* EXERCISE DETAILS
Please answer these questions about the energy security paper below.
1. What date does the paper carry?
2. What does it name as the largest threat to the path of security?
3. What will the continued ability to unlock these resources lead to, according to the paper?

* TEXT UNDER STUDY
------------

American Energy Security and Innovation

March 28, 2013

When it comes to America’s energy outlook, the paradigm has shifted. We are in the midst of an energy revolution brought about by the development of new technologies and innovations that allow us to harness our vast resource base in ways that were unthinkable even a few short years ago.

As policymakers, our job is to ensure America can take full advantage of our nation’s valuable resources by unlocking the power of our innovators and entrepreneurs. The committee has embarked on a path to explore this new era of American energy abundance and rapid technological innovation. The ability to continue to successfully unlock these resources will lead to increased American prosperity and less energy imports from geopolitically unstable regions of the world—ensuring generations of affordable, reliable energy for consumers.

The largest threat to this path of security continues to be ever increasing regulations that unnecessarily limit or impede the safe and responsible production of our energy resources and stifle the ability to maintain a diverse electricity generation portfolio. It is fundamentally unfair when onerous federal red tape keeps energy prices high for hard-working Americans and the least fortunate among us who need affordable gasoline and electricity. Regulations that narrow our energy choices or entangle states and businesses in unnecessary red tape should be revisited to ensure they are protective of both public health and the environment and economic growth and job creation. This paper examines a series of specific policy solutions for American energy security and innovation.

------------

* DATASET EXTRACT

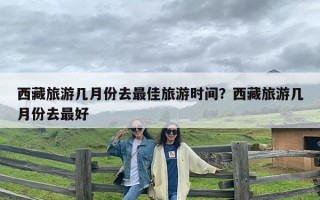 西藏旅游几月份去最佳旅游时间？西藏旅游几月份去最好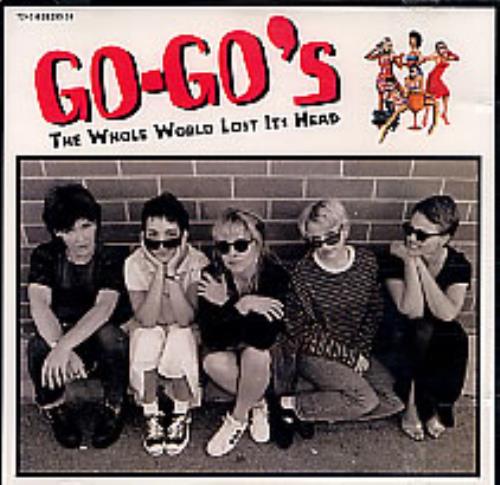 Go-Go's The Whole World Lost It's Head CD single (CD5 / 5") US GOGC5TH45560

------------

* EXPECTED OUTPUT
1. March 28, 2013.
2. Ever increasing regulations that unnecessarily limit or impede the safe and responsible production of energy resources and stifle the ability to maintain a diverse electricity generation portfolio.
3. Increased American prosperity and less energy imports from geopolitically unstable regions of the world, ensuring generations of affordable, reliable energy for consumers.